'I seen her.'
'When did you last see her?'
Gemini shrugged. 'Long time now, innit.'
'Have you ever seen anyone leaving with any of these girls?'
Gemini gave a derisory laugh. He knew how the question was angled. 'Now why you arxing me this dibby dibby question, boy? And dem say English police is clever!'
'Are you going to answer me?'
'I know what yous is like.'
The cop became very still. He was staring at his hands. Gemini could see his anger spreading out under the smooth white skin. When he looked up his pupils had narrowed to pinpoints. 'Mr, uh?'
'Mr No-one to you.'
'Ah, yes, of course. Mr No-one.' He lifted his hands; they'd left sweat prints on the table. 'Well, Mr No-one, Mr Fuck all, I didn't understand your last comment. Was it, by any chance' — he leaned in, his lips peeled away from his teeth, his voice low — 'a slur on the law-keeping force in this country, the country which has generously supported you, and will support any number of piccaninnies that you spawn, house you, feed you and pick up the pieces after you mug some poor little old lady of her pension. Is that what it was?'
'You's a racist man,' Gemini said, smiling lazily. 'I might be stupid nigger boy to you, but me know me rights. I know what de PCA is. I read de Macpherson report.'
The cop didn't flinch. 'If you really read the Macpherson report you'd know you haven't got a leg to stand on. No-one can hear what I'm saying. I can spade, darkie, nigger, sooty you all I like.' He smiled. He was enjoying this. 'I can throw it all at you. And you know what? At the end of the day it's your word against mine. With every little jungle bunny in the system jumping up and down and shouting ''racist'', you think anyone is going to listen to you, you low-life little shit?'
Gemini's composure drained out of him. 'I ain't have to listen to this.' He stood up. 'You want me to help you, Raas, you come get me.'
The cop was on his feet in a second, blocking the door. 'Where the fuck do you think you're going?' he said pleasantly. The words slipped out like honey. 'Nigger cunt.'
And Gemini snapped. Grabbing a pint from the nearest table he threw it in the cop's face. The cop wasn't quick enough to close his eyes. The beer made contact, and he spun away, his hands flying up to his face.
'You little shit!'
But Gemini was out of the door before anyone could react.
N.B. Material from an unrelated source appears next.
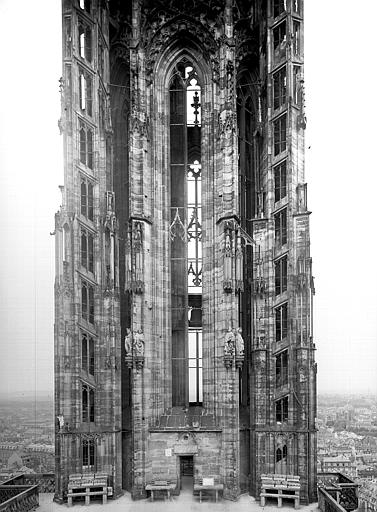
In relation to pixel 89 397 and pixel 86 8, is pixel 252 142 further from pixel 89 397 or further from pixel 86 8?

To Caffery, standing at the bottom of the stairs, the whole encounter seemed to have the slow-motion surrealism of a silent film. The two men had been smiling, talking almost casually, then in the next second Diamond was doubled over, clutching his face as if he'd been glassed. Caffery expected blood, but Diamond quickly wiped his eyes and spun out of the door, jacket flapping. Two of F team leapt up, interviews forgotten, to stand in the doorway, letting the rain splatter their shirts as they stared off down the street at their DI.
They didn't have to wait long. Mel Diamond reappeared in the doorway, breathing hard, his jacket dark with rain and beer.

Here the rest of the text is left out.